From a systemic perspective too, the World Bank needs to evolve away from being predominantly an aid agency, dominated by the G-7 and serving Africa. The need for this evolution is suggested by the empirical evidence.
It is awfully hard to find evidence that traditional aid, of the kind that the World Bank dispenses, works. In a series of papers, Raghuram Rajan, former chief economist of the IMF, and I were unable to find any positive effects of aid on long-run growth but did find evidence for some of the negative effects of aid in depressing manufacturing exports and worsening domestic institutions.
On the other hand, some of the biggest contributions to development have come from global public goods such as the green revolution and the medical breakthroughs, especially related to the development of antibiotics and vaccines. The technical discoveries leading up to the green revolution were financed by official aid and private philanthropy. And the adaptation of the green revolution technologies to varying climactic conditions across the developing world was actually undertaken in the internationally-funded CGIAR network of research institutions (including ICRISAT which is located in Hyderabad) that are now sadly in decline, in part due to international financial neglect.
Despite this evidence, the World Bank’s current lending practices overwhelmingly favor traditional lending to governments over global public goods. The numbers are difficult to pin down but global public goods financing is unlikely to exceed 20 percent of total World Bank lending. In other words, current practice is inversely correlated with the evidence. What makes this inverse correlation particularly egregious is that there are many suppliers of traditional aid (bilateral donors, NGOs, private philanthropy) but few suppliers of global public goods. The World Bank should be filling the latter empty space instead of further crowding the lending business.
In the run-up to the next G-20 summit at Pittsburgh, India is now considering asking for a substantial increase in the World Bank’s capital. Seeking such an increase is not undesirable but it could suffer from two limitations. More capital to finance more traditional lending would not, if the evidence cited earlier is right, yield the biggest bang for the buck. Moreover, this capital would be poured into a structure of governance that is antiquated and skewed undesirably in favor of the G-7. What strategic interest of India is served by this proposal to enlarge the Bank’s capital base?
India should rather put forward a new vision for the World Bank, nudging it to emphasize global public goods.
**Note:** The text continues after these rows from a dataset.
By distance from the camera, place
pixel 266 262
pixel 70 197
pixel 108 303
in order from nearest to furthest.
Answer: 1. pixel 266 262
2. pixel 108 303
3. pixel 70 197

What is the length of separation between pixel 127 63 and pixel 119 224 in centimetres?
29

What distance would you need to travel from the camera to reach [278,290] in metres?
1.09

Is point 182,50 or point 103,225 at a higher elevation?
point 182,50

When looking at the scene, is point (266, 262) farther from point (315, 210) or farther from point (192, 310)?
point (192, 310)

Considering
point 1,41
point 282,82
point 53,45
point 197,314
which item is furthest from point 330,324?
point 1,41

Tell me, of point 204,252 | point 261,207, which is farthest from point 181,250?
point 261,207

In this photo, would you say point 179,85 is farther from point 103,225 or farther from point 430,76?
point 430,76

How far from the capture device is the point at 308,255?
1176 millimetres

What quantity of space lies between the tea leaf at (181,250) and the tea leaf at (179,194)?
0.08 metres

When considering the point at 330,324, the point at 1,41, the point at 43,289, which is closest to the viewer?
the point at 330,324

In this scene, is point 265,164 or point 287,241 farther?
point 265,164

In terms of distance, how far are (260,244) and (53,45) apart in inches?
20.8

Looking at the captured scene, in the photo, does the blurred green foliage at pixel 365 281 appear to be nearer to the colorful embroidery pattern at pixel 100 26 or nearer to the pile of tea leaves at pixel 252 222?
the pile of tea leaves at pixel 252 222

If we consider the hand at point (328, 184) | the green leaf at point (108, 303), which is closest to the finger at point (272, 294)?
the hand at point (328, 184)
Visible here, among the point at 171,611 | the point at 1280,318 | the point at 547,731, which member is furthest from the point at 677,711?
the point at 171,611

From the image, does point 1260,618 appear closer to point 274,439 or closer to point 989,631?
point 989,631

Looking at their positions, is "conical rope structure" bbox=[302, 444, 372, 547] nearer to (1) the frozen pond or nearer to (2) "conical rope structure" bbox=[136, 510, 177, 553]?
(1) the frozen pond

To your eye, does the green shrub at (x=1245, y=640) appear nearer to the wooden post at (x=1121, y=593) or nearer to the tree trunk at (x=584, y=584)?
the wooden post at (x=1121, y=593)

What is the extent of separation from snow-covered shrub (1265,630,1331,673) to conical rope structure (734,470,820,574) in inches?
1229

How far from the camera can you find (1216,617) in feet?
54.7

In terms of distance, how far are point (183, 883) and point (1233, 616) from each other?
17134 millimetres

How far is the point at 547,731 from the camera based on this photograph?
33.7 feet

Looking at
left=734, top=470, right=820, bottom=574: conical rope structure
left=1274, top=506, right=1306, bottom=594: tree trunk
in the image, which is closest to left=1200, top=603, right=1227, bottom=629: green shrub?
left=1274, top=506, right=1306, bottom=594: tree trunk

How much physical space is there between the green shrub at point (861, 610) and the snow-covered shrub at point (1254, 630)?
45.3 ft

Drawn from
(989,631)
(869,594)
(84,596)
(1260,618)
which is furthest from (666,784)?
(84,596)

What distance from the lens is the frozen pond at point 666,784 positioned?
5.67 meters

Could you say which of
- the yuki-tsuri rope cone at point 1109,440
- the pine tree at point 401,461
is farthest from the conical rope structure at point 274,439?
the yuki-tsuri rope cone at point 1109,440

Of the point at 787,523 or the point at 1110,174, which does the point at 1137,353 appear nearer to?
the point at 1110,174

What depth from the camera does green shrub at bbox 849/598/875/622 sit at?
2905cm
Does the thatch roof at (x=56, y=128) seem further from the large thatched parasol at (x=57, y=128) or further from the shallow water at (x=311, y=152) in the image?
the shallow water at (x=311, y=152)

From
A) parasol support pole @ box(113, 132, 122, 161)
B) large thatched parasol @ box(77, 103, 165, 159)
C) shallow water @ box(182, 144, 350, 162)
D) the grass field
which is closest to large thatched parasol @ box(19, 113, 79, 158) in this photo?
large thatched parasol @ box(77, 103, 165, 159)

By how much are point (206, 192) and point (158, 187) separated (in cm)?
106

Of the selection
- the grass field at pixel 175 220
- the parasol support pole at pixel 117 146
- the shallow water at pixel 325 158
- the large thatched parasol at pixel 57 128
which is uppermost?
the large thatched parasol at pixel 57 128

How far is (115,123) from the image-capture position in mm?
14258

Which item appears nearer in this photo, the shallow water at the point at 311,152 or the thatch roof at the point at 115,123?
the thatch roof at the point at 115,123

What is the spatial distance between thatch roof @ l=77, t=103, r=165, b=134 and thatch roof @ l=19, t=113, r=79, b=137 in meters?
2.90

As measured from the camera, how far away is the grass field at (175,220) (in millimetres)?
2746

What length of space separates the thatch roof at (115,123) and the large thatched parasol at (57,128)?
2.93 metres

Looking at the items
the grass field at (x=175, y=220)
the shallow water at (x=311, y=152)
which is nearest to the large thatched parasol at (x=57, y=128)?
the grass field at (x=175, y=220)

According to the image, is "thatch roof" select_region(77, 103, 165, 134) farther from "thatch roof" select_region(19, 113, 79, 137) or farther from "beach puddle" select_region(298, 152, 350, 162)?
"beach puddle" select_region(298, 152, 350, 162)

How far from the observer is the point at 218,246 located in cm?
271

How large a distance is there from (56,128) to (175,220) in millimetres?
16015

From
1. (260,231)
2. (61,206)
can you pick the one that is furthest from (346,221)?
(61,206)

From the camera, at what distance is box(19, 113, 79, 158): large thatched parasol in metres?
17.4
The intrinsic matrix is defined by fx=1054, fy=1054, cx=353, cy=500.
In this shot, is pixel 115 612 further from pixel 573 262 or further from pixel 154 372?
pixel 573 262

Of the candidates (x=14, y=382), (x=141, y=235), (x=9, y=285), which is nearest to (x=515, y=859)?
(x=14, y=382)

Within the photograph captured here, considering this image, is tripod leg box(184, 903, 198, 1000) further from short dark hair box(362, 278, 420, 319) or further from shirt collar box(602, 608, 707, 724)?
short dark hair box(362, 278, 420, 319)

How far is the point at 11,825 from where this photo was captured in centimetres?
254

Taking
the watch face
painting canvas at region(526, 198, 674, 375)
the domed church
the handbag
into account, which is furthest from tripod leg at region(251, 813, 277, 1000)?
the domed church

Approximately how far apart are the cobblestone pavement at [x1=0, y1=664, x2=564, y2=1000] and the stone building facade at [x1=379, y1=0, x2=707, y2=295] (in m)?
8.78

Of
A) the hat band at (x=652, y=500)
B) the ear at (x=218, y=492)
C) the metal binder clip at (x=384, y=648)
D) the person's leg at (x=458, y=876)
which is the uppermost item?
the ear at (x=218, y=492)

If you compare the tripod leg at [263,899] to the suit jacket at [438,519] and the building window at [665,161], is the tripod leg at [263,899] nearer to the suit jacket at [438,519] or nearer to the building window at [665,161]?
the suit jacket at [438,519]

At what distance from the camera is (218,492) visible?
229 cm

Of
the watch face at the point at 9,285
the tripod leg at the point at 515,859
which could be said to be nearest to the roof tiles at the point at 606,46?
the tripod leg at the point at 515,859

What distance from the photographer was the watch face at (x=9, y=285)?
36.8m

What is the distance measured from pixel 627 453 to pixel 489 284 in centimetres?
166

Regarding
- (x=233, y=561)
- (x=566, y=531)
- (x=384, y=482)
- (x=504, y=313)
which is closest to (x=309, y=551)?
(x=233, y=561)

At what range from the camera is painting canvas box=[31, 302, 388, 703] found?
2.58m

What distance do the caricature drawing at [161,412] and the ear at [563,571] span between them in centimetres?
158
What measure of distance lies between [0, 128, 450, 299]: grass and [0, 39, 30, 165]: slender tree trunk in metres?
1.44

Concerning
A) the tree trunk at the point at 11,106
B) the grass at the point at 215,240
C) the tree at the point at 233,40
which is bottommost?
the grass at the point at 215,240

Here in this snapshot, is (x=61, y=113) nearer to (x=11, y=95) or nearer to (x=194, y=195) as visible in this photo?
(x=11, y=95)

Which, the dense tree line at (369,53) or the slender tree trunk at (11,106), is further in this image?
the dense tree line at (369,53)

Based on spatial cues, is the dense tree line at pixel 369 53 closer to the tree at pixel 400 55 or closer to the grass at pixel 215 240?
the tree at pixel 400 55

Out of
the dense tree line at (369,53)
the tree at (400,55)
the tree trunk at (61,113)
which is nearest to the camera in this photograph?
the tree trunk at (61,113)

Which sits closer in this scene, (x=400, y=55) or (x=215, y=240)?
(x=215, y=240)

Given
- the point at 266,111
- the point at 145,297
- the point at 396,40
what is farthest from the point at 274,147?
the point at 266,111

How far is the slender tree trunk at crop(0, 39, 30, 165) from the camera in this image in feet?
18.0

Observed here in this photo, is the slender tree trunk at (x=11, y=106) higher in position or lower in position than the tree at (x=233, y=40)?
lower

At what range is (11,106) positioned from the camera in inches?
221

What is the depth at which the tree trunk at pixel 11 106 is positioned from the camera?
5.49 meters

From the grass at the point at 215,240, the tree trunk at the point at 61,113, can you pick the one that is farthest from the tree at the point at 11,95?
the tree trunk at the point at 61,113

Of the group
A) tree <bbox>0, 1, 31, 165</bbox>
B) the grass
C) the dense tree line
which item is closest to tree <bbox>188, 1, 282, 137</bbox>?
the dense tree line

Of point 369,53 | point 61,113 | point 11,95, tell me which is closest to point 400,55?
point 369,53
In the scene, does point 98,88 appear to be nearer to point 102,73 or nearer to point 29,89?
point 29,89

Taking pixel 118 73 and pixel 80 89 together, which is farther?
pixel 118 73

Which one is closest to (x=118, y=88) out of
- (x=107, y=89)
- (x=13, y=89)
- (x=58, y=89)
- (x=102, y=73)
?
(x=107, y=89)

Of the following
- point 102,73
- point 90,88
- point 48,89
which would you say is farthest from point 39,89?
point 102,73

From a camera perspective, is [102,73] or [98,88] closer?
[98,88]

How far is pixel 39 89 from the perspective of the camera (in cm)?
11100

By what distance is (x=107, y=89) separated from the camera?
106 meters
One possibility suggested by Nancy Birdsall of the Center for Global Development and I is for the World Bank to consider a different governance structure for its global public good activites. This could be the thin end of the wedge for perhaps eventually breaking up the World Bank into two institutions: first, an aid agency, devoted to traditional lending activities, and which could be continue to be dominated by the G-7; and second, a new institution that focuses more on the creation of global public goods and one in which the middle income countries such as India, China and Brazil, could start making greater financial contributions and in return obtain commensurate power and influence.
Referring to the two Bretton Woods financial institutions, Keynes once wittily observed that the “Bank’s a fund and the Fund’s a bank.” Whether the IMF should continue to be a bank is being hotly debated. But it is in India’s interest to push the Bank to be less of a financial fund and more engaged in generating and financing ideas and technology for development.